• DOCUMENT TEXT:
--------------------------------
During the hike, I got talking to Elana, a counsellor from Vancover - who travelled by herself to Egypt and Turkey a few years ago - we talked about friends, single hood, being married, travelling, travelling solo, our lives st home, compared and contrasted Costa Rica and Guatemala... her and Gary were great. The dutch girls Berry and Sandra were really entertaining as well. They told us a story of how they went salsa dancing with their waiter the night before, and eventually made up a story about being lesbians so that they could bow out at the end of the night. I told them how I tell guys I have diahhrhea when I want to get rid of them. These are good things for single girls to know.
On the way back I sat behind the Texan and the surfer girl, who were squished together. He was talking her ear off about Dallas, real estate and the water situation down there. "PEOPLE SAY X COUNTY HAS THE BEST WATER BUT I REALLY CAIN'T TELL THE DIFFERENCE: She was pretending to be interested. We finally got back into town where I took my shoes off and cleaned off my black volcanic feet, then went out for little dinner. I took a 20 minute walk and marvelled at how completely beautiful the town is - alll the churches and town squares lit up at night, happy people out walking, I was not heckled once. I really do feel pretty safe (although I did end up moving closer to the center of things today).
I stopped in a cute Thai place that also had a piano bar where I saw Berry and Sandra, so I sat down and ate while they ordered another drink. Best friends for years, they travel together and had funny stories. Sandra is an account exec at an ad agency and Berry has a job that kind of sounded like Kathy's. I told them that they were the bizarro Sara and Kathy - because the similarities were really amazing. We talked about everyone on the volcano tour. We mostly laughed about Mr Texas and did imitations of him. We talked about how Americans are so loud, and I apologized for my countrymen. They said that surfer girl had said the same thing earlier. I guess we were both mortified at the thought of being lumped in his league. B & S saw an american lady in an airport who was saying "WHERE`S MY BAYYYYGS?!" and they both do imitations of her loud, nasally voice. It was hillarious. I loved hanging out with them.
This morning I woke up at 7AM, just like I do at home, and tried to find the school. I stopped at Burger King for breakfast. Wow, the burger king here is outstanding. I know I shouldn't be eating at burger king when I`m here, but I saw it, and had to wake up with the king. I had the numero tres which consisted of two tortillas, eggs, a pile of black refried beans, salsa and a ham and bacon sandwich. It was the best fast food restaurant I've ever had, maybe even better than when I was craving Mc Donalds in Africa after eating curry for 2 weeks. Let me assure you, that will not be my last numero tres. maybe the volcano made me hungry! People on the volcano were telling me that the restaurants here are great. I`ve been too busy to eat too much but tonight I have some high hopes.
When I arrived at the spanish school, as I registered I heard a familiar voice behind me. "HOW LONG HAVE YEW BEEN IN ANTIGUA?!". Oh jesus, the Texan and clan. His girls were registered at my school. "TEW-MORROW WE`RE GOING UP TO THAT LAYKE. HOW DEW YEW PRONOUNCE THAT LAYKE AGAIN?!"
--------------------------------
• GIVEN REQUEST 1:
From the travel journal, give back the passage from "During the hike, I" to "girls to know.", copied word for word.
• GIVEN REQUEST 2:
According to the travel journal, what does Sandra do for work?

• RAW DATA:
--------------------------------
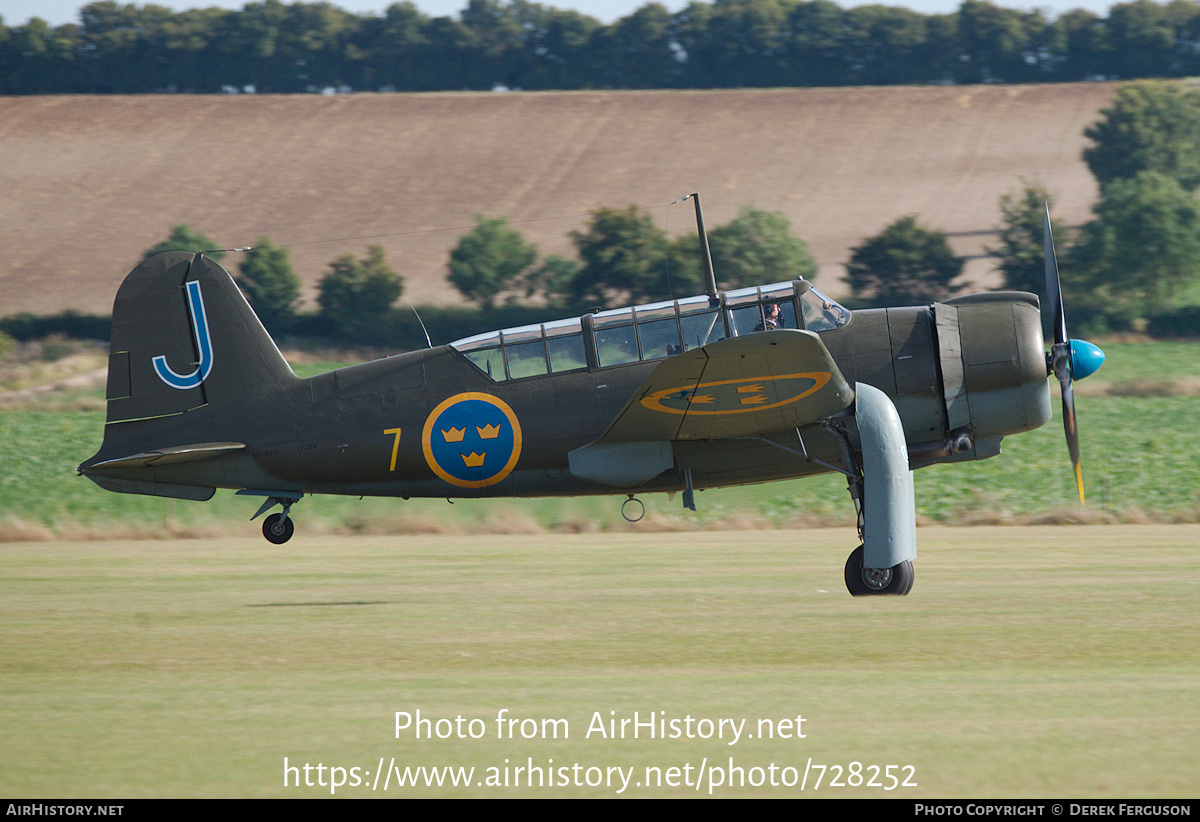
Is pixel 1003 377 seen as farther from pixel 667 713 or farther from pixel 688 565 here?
--------------------------------
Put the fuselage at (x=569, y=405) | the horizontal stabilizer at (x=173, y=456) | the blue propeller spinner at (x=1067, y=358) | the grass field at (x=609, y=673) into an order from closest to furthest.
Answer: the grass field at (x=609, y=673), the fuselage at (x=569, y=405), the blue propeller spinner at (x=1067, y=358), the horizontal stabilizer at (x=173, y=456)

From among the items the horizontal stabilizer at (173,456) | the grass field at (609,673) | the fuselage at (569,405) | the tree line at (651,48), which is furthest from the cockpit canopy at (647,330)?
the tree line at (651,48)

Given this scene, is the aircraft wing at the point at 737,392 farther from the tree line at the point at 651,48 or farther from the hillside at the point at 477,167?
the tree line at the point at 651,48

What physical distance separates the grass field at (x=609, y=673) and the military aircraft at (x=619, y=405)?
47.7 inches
--------------------------------
• WRITTEN ANSWER 1:
During the hike, I got talking to Elana, a counsellor from Vancover - who travelled by herself to Egypt and Turkey a few years ago - we talked about friends, single hood, being married, travelling, travelling solo, our lives st home, compared and contrasted Costa Rica and Guatemala... her and Gary were great. The dutch girls Berry and Sandra were really entertaining as well. They told us a story of how they went salsa dancing with their waiter the night before, and eventually made up a story about being lesbians so that they could bow out at the end of the night. I told them how I tell guys I have diahhrhea when I want to get rid of them. These are good things for single girls to know.

• WRITTEN ANSWER 2:
She is an account exec at an ad agency.